In Singapore, nasopharyngeal cancer (NPC) is among the top 3 cancers afflicting middle-aged males (30–49 years old).1 Unfortunately, patients with early-stage NPC are often asymptomatic, and most patients (approx. 70%) are diagnosed with advanced disease with adversely reduced survival. First-degree relatives of NPC patients have about 4 to 10 times increased risk of developing NPC,2 and strategies for reducing NPC-specific mortality among this high-risk group are feasible. Herein, a working group from the Chapter Board of Otorhinolaryngologists Singapore proposed a screening algorithm for these high-risk individuals of NPC based on existing available evidence.

Our algorithm expands on the existing Ministry of Health (MOH) guidelines, which recommend family history-positive individuals to be screened with Epstein-Barr virus (EBV) serology against viral capsid antigen (VCA-IgA), early antigen (EA-IgA) and Epstein-Barr nuclear antigen (EBNA1-IgA), supplemented with clinical examination including a flexible nasoendoscopy.3

Fig. 1. Proposed screening algorithm for high-risk familial cohort in Singapore.
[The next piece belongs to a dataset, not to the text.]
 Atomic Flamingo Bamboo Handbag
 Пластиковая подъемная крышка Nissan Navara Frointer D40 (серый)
We recommend screening of individuals with ≥1 first-degree relative with NPC, especially among middle-aged adults from 30–70 years old. We propose EBV IgA serology (anti-IgA VCA and anti-IgA EA) as a screening tool because of numerous evidence supporting its role in the risk stratification of NPC risk among familial cohorts.4 When available, anti-EBNA1-IgA can also be incorporated. We recommend a detection threshold of EBV EA-IgA titre of ≥1:10 and VCA-IgA titre of ≥1:160 (measured via immunofluorescence assay [IFA]) as sufficiently raised for further review and follow up.5 Screening should be combined with nasoendoscopy, which is conveniently available in Singapore and can identify subtle masses arising from clefts of the fossa of Rosenmuller. Whenever possible, photo-documentation may be performed to pick up subtle changes on interval endoscopies. In some cases, a trans-palatal endoscopic visualisation can offer a panoramic view of the Rosenmuller clefts when viewed from an inferior perspective (Fig. 2).

Fig. 2. Trans-palatal endoscopic visualisation demonstrating a panoramic view of the Rosenmuller cleft (yellow arrow).
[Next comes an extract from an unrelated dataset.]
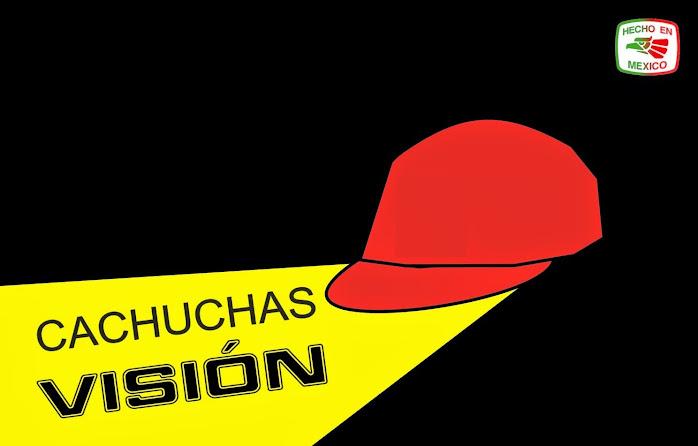 Cachuchas VISIÓN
Cohort 1: Negative EBV serology with normal nasopharyngeal examination. For family history-positive individuals with negative EBV serologies, studies have demonstrated a much lower risk of developing NPC.6 Presently, there is insufficient data to guide the duration of follow-up. If there are no lesions detected on nasopharyngeal endoscopic examination, a follow-up in the primary care setting with a 12–18 monthly repeat EBV serology can be feasible. If the titres become positive, or the patient develops symptoms, a referral to the ENT specialist should be made. We recommend follow-up till 70 years of age as the prevalence of NPC wanes after this age.

Cohort 2: Positive EBV serology with normal nasopharyngeal examination. If positive EBV serology is encountered with no obvious endoscopic masses, the next steps to detect NPC are not well established. The available options are:

(1) continue surveillance with repeat endoscopy and EBV serology in 6–12 months; (2) perform an upfront Magnetic Resonance Imaging (MRI) post- nasal space (PNS) to detect subclinical NPC (up to 10%); and (3) perform a plasma EBV-DNA to select patients for MRI PNS. Options (2) and (3) may be recommended for patients concerned of an occult primary nasopharyngeal carcinoma that cannot be confidently excluded on endoscopic examination.

There are existing cost-effective and short MRI protocols for screening that could be performed with high sensitivity and specificity.7 When a suspicious lesion is detected on MRI, a targeted PNS biopsy should be performed. However, these short screening protocols are not available and a standard contrast enhanced MRI is usually performed.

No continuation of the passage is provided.